President Higdon talks with students at a recent event in his honor.
President Higdon talks with students at a recent event in his honor.

Senior Michael LeDuc remembers meeting Connecticut College President Leo I. Higdon Jr. at cross country practice early in his freshman year. The president was wearing running shoes, LeDuc remembers, and he told the student-athletes he had high expectations for their success.

LeDuc took the message to heart: He won the NCAA Division III Cross Country Championship in November.

Speaking at an event honoring Higdon Dec. 11, LeDuc credited the president, who will retire at the end of the month after seven and a half years in office, with creating an environment where all students – athletes and non-athletes alike – can thrive.

During the event, Board of Trustees Chair Pamela D. Zilly ’75 dedicated the College’s fitness center to Higdon and his wife Ann. The newly named Ann and Lee Higdon Fitness Center, which opened in 2009 and tripled the College’s exercise and wellness space, was funded entirely through gifts to the College.

Zilly said the tribute was fitting for the Higdons, who enhanced the excellence and reputation of the College with great improvements to the facilities, including a new science center, new student social spaces and renovated student residences, classrooms and athletics facilities.

But Higdon’s legacy is much more than tangible buildings, Zilly said. He led the College’s largest ever campaign, bringing in $211 million, and he strengthened the student experience and the core academic program with initiatives that foster faculty-student interaction, enhanced faculty and student diversity and an increased emphasis on international perspective.

A recent article in New London’s newspaper, The Day, outlined Higdon’s many accomplishments – and his uncanny ability to remember students’ names.

“He always jokes with students and laughs, and people feel like they are able to approach him with questions. That created a great dynamic between students and the president,” Maura Hallisey ’13, a young alumni trustee, told The Day.

Higdon’s accessibility to students will be remembered as one of his greatest attributes as a leader of a small liberal arts college.

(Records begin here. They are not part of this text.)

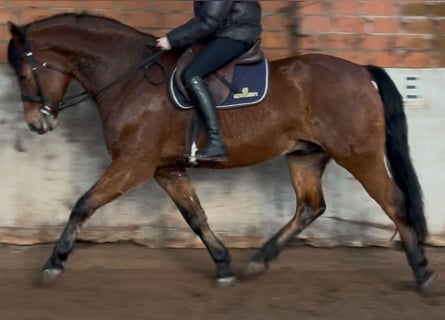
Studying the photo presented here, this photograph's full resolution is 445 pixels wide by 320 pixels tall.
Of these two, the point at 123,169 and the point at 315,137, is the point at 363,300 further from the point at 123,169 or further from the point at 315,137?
the point at 123,169

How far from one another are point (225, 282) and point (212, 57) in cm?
169

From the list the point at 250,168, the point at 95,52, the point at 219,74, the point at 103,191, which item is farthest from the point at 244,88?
the point at 250,168

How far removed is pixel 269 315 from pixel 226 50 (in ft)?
6.22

He frequently visits classrooms, dining halls and residence halls to greet students and is a regular at athletics events and performances.

“It's as if he's not only the president but the mayor because he seems to know everybody in a very warm and personal way,” Trustee Emerita Sally Susman '84 told CC: Magazine, the College’s alumni magazine, earlier this fall.

Higdon’s last official day in office is Dec. 31. Katherine Bergeron, the dean of the college at Brown University, will become the College's 11th president on Jan. 1.